For one reason or another, many stocks seem to fly under Wall Street's radar. The companies often show strong sales and profit potential, yet they're ignored by investors who'd rather buy larger, better-known commodities.
That sets up a potential lucrative situation for investors who are willing to consider stocks that aren't as widely followed. Read on to find out why Motley Fool investors think National Beverage (FIZZ 4.04%), Franco Nevada (FNV 0.63%), and Codexis (CDXS 9.41%) fit that bill.
Demitri Kalogeropoulos (National Beverage): The $800 million of sales it booked last year was just a tiny fraction of the totals that established cola giants like Coca-Cola (KO 0.59%) managed. Yet National Beverage is expanding at a pace that Big Soda, and Wall Street, can't ignore for long.
Through a portfolio that's tilted toward non-traditional soda drinks, including the LaCroix sparkling water brand, National Beverage just posted its tenth consecutive quarter of double-digit profit growth. Sales were up 20% in the most recent quarter as volume spiked 18%. Coke booked flat volume in its latest quarterly outing.
The even better news for investors is that National Beverage's prices are rising at the same time. And, combined with the increasing economies of scale, that success just lifted operating margin to 21.5% of sales -- passing Coke's result for the first time.
The fact that National Beverage has kept up this growth pace despite a flood of comparable products entering the market implies strong brand loyalty, good marketing, and a healthy distribution infrastructure. The company will need each of these assets as it works to establish successful franchises like LaCroix and Shasta as the kind of lifelong drinking habits that Coke built its empire upon over the last century.
Pay attention to this gold stock
Neha Chamaria (Franco-Nevada Corp): Have you heard about a precious-metals company that doesn't make money from just gold but also oil and gas? And that the stock has been a multibagger in the past decade -- a rare feat in the industry? I'm talking about Franco-Nevada Corp, an incredibly interesting company that not only earns some of the biggest margins in the industry, but is also the most diversified precious-metals company with solid growth catalysts.
Gold isn't an easy business to be in given the unpredictability in metal prices. Yet, Franco-Nevada has been able to generate stellar shareholder returns and made investors rich over the years. The secret lies in the company's business model. You see, Franco-Nevada isn't a gold miner but a streaming and royalty company, which means it buys metal streams from other miners at a discount, or gains royalty rights over mines in exchange for upfront funding. Since Franco-Nevada doesn't own or operate mines, it's a relatively low-cost, high-margin business compared with a traditional mining.
Franco-Nevada is now exploring similar opportunities in the oil and gas sector via royalties. The company made significant headway last year by purchasing several royalty interests in key oil-producing regions such as the Permian Basin and STACK play in Oklahoma. Oil and gas is a unique opportunity, one that I believe could boost Franco-Nevada's growth prospects even further.
2017 was a strong year for Franco-Nevada, and it looks poised for another good year ahead. While the market focuses on the big gold-mining stocks, you should pay attention to this under-the-radar gold play.
Small-cap specialty chemical manufacturer
Maxx Chatsko (Codexis): In 2017, at least some investors took notice of the progress being made at Codexis. The company's stock gained 82% last year. But even after that run-up, the company boasts a market cap of just $400 million. While investors shouldn't expect a near-doubling of the share price every year, it's not unreasonable to expect above-average growth for years to come. Why?
Codexis wields a highly specialized technology platform allowing it to design, build, and test engineered enzymes for customers in the pharmaceutical, biopharmaceutical, and food ingredient industries. Enzymes are complex chemicals that can be added to chemical manufacturing processes to lower energy consumption, reduce waste, and increase yield. The efficiency gains can save customers millions of dollars per year, some of which is passed along to enzyme suppliers for their part in the value creation.
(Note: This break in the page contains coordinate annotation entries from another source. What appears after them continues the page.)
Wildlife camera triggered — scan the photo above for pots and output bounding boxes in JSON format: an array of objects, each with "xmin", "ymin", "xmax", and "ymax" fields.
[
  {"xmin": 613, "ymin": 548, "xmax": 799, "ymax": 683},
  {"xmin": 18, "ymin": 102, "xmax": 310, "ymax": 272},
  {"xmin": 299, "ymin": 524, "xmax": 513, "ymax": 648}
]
In other words, it can be a lucrative niche -- and Codexis is just beginning to hit its stride. In the first nine months of 2017, product revenue soared 73% from the year-ago period, and product gross margin settled at 40%. Most of the gains were derived from increased business from pharmaceutical customers and active pharmaceutical ingredients (API) manufacturing, the company's historical focus. But the enzyme engineering leader just branched out into food ingredient manufacturing, which should begin to contribute an increasing share of product revenue in 2018.
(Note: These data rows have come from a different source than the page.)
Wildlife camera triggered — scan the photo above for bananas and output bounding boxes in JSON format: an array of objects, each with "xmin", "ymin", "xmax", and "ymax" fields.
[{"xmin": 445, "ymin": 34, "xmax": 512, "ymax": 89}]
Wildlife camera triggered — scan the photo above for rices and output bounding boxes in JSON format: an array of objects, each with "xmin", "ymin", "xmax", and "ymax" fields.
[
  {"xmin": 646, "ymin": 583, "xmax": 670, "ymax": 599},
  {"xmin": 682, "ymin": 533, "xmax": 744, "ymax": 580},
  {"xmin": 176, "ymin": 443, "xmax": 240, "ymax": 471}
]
Combine that with the foray into wholly owned biotherapeutic clinical candidates -- the first of which will enter clinical trials in 2018 with the help of Nestle Health -- and broad opportunities to license its machine-learning platform to customers interested in leveraging the unique technology platform (for eight figures a pop), and it may only be a matter of time before Wall Street is forced to take notice of Codexis' growth potential.